La stessa distruzione in Siria: gli USA, la NATO, l’Ue non volevano Assad e via con il massacro bellico. 300 mila morti, un milione di profughi, la vita di un intero popolo, il popolo siriano, diventata un inferno quotidiano, un inferno da vivere, per anni e anni, attorno alle macerie della propria casa, con la morte dei bambini per denutrizione e malattie semplici da curare ma mortali per l’assenza dei medicinali, trascinando l’esistenza, per anni e anni, da una maceria all’altra, da un fuoco di guerra all’altro, da una morte all’altra. Tutto vicino a noi, oltre il nostro mare, ma nella nostra quasi totale inconsapevolezza. Non vedendo nulla o fingendo di non vedere nulla, negli agi precedenti il coronavirus.

 

E morti e distruzione, fame, miseria, leucemia per uranio impoverito nella guerra appena al di là del Mare Adriatico, contro la Jugoslavia, guerra degli USA, della NATO, dell’Italia. E guerra nazifascista in Ucraina, “golpe” fascisti con fiumi di sangue, voluti dagli USA e dal “nostro” Occidente, nei Paesi dell’America Latina, da Pinochet ai nostri giorni, contro Lula e Morales. E la vita terribile, come in un lager lungo 50 anni, del popolo palestinese, a poche ore di volo da noi.

 

Tutto ciò non certo per sminuire la paura e il pericolo che in questi giorni soffriamo, anche in Italia, soprattutto in Italia, per il coronavirus. Non per questo. Ma per capire, ora che anche noi soffriamo, quanta sofferenza abbiamo disseminato!

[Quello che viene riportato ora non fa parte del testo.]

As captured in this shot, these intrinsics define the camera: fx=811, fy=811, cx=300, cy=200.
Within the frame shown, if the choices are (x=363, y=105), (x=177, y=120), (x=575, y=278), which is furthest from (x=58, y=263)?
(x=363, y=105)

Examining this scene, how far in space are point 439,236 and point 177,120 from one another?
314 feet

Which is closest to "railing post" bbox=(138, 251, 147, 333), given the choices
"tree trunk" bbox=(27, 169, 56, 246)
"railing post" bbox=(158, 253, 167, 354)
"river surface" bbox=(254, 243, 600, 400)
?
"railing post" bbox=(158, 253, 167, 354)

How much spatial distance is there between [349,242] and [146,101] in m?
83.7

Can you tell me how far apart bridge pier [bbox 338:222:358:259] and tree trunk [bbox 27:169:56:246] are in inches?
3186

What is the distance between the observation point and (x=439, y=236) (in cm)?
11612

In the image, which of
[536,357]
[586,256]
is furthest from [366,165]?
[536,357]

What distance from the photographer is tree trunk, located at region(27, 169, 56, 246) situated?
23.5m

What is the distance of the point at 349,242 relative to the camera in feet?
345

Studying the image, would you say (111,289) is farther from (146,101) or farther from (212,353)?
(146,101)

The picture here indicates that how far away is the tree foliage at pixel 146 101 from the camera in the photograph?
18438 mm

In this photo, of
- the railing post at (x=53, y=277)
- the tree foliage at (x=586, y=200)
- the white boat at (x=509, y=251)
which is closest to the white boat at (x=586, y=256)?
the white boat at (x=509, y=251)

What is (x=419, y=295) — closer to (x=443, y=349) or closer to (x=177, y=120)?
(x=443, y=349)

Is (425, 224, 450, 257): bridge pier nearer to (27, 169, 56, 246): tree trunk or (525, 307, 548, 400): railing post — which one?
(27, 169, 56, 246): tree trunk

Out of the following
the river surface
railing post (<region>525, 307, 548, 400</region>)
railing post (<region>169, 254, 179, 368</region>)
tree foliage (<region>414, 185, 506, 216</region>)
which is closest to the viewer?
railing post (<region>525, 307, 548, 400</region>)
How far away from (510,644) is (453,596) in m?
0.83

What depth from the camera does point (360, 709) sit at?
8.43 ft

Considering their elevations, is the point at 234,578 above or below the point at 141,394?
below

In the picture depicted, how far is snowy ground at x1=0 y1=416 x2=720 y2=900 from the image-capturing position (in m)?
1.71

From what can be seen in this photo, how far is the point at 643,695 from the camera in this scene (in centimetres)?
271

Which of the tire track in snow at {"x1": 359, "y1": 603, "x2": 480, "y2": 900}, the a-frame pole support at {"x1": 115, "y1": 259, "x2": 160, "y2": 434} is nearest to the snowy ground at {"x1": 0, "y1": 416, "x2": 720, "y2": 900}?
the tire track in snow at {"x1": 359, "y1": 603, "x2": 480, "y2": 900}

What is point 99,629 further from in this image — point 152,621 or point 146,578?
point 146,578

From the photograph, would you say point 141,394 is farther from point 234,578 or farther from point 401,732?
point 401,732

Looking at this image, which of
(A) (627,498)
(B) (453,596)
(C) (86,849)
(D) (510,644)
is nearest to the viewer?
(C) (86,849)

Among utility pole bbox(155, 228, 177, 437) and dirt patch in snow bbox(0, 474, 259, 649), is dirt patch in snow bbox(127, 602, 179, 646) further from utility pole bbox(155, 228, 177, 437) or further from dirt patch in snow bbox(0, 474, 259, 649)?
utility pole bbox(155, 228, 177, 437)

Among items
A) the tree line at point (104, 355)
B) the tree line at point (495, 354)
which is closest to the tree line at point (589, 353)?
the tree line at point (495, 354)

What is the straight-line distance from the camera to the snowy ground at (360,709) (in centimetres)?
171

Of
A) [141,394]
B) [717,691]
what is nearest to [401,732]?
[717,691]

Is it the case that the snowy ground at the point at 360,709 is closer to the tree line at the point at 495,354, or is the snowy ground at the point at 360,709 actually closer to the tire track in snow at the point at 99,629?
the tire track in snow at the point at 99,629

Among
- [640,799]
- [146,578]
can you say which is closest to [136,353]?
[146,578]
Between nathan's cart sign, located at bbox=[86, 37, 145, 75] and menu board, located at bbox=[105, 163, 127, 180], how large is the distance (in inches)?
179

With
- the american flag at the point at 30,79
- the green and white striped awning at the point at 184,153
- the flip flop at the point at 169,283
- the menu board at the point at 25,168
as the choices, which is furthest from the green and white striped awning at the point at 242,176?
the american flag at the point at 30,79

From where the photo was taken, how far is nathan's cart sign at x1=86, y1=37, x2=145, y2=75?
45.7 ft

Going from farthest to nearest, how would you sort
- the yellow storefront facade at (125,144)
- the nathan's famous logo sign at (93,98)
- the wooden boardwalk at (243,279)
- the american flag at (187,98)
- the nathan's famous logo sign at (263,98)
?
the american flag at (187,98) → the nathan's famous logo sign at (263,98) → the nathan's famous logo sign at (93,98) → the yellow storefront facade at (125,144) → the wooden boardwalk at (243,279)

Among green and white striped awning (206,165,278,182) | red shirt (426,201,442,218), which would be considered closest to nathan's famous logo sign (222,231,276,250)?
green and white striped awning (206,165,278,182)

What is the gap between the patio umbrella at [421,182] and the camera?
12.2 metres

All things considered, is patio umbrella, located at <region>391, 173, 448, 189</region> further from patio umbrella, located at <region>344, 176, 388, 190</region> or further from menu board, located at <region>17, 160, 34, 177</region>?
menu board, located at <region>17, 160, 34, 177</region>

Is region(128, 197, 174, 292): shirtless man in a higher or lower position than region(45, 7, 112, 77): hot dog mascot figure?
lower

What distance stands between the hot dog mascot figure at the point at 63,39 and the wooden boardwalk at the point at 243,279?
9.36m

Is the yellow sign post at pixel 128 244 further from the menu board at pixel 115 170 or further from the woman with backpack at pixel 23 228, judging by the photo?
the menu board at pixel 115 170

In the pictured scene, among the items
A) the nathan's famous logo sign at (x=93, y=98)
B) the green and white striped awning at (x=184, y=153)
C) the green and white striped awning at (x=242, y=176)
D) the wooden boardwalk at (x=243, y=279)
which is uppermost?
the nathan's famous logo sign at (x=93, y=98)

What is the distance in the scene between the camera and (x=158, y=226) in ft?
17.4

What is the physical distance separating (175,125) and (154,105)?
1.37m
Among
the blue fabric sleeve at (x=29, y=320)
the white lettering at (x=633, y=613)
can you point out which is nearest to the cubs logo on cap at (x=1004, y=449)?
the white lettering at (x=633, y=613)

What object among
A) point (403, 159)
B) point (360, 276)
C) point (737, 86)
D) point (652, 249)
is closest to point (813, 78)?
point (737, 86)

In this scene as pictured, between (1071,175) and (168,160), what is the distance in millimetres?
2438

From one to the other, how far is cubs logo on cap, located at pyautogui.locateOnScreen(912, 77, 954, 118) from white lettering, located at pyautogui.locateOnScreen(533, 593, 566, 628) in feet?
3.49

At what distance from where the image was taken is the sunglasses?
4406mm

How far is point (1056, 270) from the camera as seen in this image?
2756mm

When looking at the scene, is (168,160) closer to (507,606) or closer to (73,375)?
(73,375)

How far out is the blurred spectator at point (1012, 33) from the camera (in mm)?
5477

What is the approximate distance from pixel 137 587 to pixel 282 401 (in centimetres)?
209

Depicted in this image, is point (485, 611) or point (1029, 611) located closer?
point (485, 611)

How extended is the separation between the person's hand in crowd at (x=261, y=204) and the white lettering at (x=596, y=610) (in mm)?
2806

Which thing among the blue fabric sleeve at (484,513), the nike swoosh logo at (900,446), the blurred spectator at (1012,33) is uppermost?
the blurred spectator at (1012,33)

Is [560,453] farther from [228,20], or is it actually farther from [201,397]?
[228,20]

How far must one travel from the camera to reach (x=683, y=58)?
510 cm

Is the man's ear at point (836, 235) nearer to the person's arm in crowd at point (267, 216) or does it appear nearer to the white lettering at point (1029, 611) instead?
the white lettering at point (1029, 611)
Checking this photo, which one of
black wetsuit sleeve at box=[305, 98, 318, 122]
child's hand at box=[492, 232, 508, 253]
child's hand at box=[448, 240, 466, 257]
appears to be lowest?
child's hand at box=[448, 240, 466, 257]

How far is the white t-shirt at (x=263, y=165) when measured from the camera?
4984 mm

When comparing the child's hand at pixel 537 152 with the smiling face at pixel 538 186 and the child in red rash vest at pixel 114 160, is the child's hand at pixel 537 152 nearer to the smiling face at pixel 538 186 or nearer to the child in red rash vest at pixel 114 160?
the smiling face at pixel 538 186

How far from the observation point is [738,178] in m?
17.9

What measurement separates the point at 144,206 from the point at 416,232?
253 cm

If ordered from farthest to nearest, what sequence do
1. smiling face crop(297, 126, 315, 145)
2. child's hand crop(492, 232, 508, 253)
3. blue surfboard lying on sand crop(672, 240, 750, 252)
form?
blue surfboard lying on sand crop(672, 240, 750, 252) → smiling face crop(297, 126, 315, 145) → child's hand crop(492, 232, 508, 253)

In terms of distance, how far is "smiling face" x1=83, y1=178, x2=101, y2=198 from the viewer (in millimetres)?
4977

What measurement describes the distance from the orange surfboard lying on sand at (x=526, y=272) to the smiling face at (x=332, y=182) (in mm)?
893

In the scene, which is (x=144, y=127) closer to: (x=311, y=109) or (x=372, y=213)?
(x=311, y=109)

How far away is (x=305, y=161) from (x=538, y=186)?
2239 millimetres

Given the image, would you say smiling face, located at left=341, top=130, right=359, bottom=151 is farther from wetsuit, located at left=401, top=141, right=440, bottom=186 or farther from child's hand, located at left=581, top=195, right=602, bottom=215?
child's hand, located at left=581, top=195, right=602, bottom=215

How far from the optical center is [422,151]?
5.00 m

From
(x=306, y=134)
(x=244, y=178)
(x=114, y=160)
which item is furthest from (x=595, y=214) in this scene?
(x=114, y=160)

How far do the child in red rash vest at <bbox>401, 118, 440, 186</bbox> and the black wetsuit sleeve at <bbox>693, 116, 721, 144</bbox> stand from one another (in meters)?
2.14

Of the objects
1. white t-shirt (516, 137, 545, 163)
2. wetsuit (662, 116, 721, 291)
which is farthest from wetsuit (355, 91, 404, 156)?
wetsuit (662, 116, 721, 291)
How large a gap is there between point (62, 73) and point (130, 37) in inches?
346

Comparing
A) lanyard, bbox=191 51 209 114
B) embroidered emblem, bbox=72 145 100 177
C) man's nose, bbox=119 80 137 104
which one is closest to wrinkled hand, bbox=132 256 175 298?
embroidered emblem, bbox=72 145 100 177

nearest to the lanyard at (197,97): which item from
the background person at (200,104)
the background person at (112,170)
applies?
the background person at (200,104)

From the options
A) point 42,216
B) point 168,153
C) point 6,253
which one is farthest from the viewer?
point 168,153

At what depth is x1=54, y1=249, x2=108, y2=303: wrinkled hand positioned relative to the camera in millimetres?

E per relazionarci con la questione che oggi tutti sollevano: “Dopo l’epidemia niente potrà essere come prima”. Bene: solo a partire dalla consapevolezza di quanta sofferenza, quanta morte, quanta paura, quante malattie, quanta distruzione abbiamo gettato “noi”, occidentali e imperialisti, “noi” italiani nel mondo, solo negli ultimi anni, anche vicino ai nostri confini, anche per garantirci il nostro alto livello di vita, solo così potremmo far sì che davvero “nulla più sia come prima”. Nel senso che si potrà uscire dalla paura che oggi dissemina il coronavirus solo attraverso una nuova società solidale, solo attraverso il pensiero dell’uguaglianza, delle garanzie sociali (valore collettivo ben più grande di un’automobile di lusso, di un viaggio alle Maldive: ora lo capiamo?), l’abbandono dell’egoismo individualista e capitalista.

 

Un pensiero che ci porti a vivere gli altri popoli come fossero il nostro popolo, come fossimo noi, a vivere le sofferenze degli altri popoli come fossero le nostre. E se ciò non accadrà, se “dopo non cambiasse nulla”, anche la nostra attuale sofferenza sarebbe stata vana. Non avremmo capito perché, nel punto alto dell’attacco del coronavirus, gli ospedali italiani non bastavano a fronteggiare quell’attacco, perché i medici e gli infermieri erano insufficienti, non avremmo capito nulla delle politiche liberiste, capitaliste, imposte dall’Unione europea quali basi materiali della distruzione dell’intero stato sociale. Non avremmo capito nulla del perché, anche al tempo del coronavirus, i più ricchi avevano potuto molto più agevolmente difendersi dall’epidemia, anche curandosi o appartandosi in cliniche private di lusso, in resort di lusso, come ora accade.

 

Ricominceremmo a camminare ciechi, avidi, feroci, di nuovo portatori di morte per gli altri popoli. E per il nostro popolo, di noi stessi, uno per uno. Perché non cambiare, non invertire il cammino collettivo altro non porterebbe che a spalancare di nuovo le porte, un giorno o l’altro, a nuove sofferenze, a nuovi e sempre ciclici drammi sociali. Perché la legge capitalistica non perdona. Essa esporta ed importa la sofferenza, la paura e la morte con brutale uguaglianza.